» Task list
a - Copy the passage on self-sabotage in running word for word, from "We worry about" up to and including "best in 2013.".
b - Resume the article on self-sabotage in running, picking up after its final sentence.

» Source
------------------------------------
Hack Away At The Unessentials. Tips To Combat Self-Sabotage
Self sabotage. It is one of those topics, especially as it pertains to running, that is vital in studying to get the best out of your running.
I had one of my readers mention that she had friends who have told her she can run longer and faster but as she states, ‘they say I freak out and never pull it off’.
The most important thing I can do here at rundreamachieve.com is put out my own faults, speak about them up front as I can relate to runners like this.
I surely am not the best in the world, but I have improved over a long career, thus far, by hacking away at the unessentials in my life as they pertain to running.
Unessential is defined as anything that is not important, dispensable. Self sabotage is the enemy when it comes to athletic performance, life in general.
We worry about things that don’t even exist, concern ourselves with other people, focus on things that are not even in our control.
I hope by listing some of the mistakes I have made in the past and ways I fought my own self sabotage in training and competitions.
I hope these will hope you combat roadblocks that may have been in your way in the past and help you run your very best in 2013.
Mistakes I have made as a runner over the years. Sound familiar?
------------------------------------
» Data shown

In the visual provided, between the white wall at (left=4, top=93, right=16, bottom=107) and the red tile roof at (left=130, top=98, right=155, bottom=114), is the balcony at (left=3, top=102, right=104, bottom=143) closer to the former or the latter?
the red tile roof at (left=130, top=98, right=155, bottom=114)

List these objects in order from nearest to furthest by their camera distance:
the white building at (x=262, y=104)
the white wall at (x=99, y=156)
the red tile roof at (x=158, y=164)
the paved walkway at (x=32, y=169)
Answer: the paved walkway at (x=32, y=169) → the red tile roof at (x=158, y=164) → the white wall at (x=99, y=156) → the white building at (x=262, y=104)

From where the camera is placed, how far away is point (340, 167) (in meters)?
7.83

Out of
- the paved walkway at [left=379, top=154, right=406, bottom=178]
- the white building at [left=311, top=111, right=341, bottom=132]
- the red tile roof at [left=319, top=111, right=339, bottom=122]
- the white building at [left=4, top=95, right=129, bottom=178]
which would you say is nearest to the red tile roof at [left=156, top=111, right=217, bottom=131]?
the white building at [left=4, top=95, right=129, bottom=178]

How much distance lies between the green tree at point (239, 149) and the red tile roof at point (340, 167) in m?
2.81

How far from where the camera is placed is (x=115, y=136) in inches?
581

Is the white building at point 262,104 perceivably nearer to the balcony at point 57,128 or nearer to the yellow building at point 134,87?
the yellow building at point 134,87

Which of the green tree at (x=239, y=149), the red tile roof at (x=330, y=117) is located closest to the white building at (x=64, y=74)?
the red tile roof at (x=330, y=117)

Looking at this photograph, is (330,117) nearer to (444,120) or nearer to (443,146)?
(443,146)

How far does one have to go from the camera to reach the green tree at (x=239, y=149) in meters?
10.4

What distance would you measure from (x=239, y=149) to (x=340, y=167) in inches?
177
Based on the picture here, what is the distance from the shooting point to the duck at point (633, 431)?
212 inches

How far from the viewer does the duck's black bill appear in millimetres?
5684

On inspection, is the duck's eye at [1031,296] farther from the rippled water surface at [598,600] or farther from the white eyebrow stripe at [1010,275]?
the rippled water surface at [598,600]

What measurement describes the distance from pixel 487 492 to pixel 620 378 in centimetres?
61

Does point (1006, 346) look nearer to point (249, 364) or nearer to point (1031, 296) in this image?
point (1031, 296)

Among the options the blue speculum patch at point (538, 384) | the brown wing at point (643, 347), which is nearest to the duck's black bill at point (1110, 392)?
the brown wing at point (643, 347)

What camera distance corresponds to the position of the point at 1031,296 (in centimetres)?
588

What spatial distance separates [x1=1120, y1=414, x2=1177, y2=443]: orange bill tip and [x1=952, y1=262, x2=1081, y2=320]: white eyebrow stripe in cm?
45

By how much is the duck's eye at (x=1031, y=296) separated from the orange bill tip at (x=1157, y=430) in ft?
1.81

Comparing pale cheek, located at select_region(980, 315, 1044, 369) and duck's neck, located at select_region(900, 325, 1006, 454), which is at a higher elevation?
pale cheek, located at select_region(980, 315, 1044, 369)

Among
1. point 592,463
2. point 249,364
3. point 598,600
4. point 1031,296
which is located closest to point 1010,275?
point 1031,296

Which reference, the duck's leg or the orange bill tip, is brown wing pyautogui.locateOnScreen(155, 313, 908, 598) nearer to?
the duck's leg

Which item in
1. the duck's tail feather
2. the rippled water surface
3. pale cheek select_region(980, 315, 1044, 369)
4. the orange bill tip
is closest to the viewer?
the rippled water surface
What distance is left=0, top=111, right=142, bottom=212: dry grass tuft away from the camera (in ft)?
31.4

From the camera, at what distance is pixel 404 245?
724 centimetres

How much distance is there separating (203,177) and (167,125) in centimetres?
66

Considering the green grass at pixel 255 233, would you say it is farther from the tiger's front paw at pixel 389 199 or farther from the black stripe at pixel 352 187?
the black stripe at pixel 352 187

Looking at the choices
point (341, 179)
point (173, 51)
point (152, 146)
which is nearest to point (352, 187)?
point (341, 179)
------------------------------------
» Results in order
a -
We worry about things that don’t even exist, concern ourselves with other people, focus on things that are not even in our control.
I hope by listing some of the mistakes I have made in the past and ways I fought my own self sabotage in training and competitions.
I hope these will hope you combat roadblocks that may have been in your way in the past and help you run your very best in 2013.

b -
1. Too immersed into the activity. What do I mean? There is more to life then running. Be passionate about the sport but don’t let it ruin your life, make you unhappy trying to attain goals.
Remember, a tough goal should be hard but also a process, not soley an event.
2. Focusing on what times other runners were putting up. Trying to measure up to other runners is not being original. You are one of a kind, there is no one on the planet like you.
What other runners were doing was wasting my time and causing worry in my life that I didn’t need. If you see another athlete hitting times you want to achieve. Have patience to see similar efforts in your own running.
3. Lack of balance. This goes back to number 1. It can’t just be running all the time. When I was competing or the Army World Class Athlete Program my full-time job was to compete.
Soldiers who are in this military unit, unlike Soldiers in regular Army units, have no other concerns other then training within their respective sports.
What was lacking when I was competing there was overall balance.
I focused on running throughout the day, I wasn’t doing much else outside of sleeping.
The good thing about regular units within the armed services and having a full-time job is that you are forced to be thinking about other areas of your life.
Was having a chance to run as a full-time job cool? Absolutely. One that I will never forget but can you achieve even greater results while working. You had better believe it.
Some of the world’s top runners are working full time jobs and many of our nation’s top marathoners had to work full-time in the 70′s and 80′s to achieve the times they did.
There weren’t big shoe sponsorships back then like we have today. I can’t say this enough, keep balance in your life or your running performances will pay for it.
4. Worrying too much. Have I done enough to break the 2.22.00 marathon barrier (a time I was pursuing when I was still a 2.40 marathoner)?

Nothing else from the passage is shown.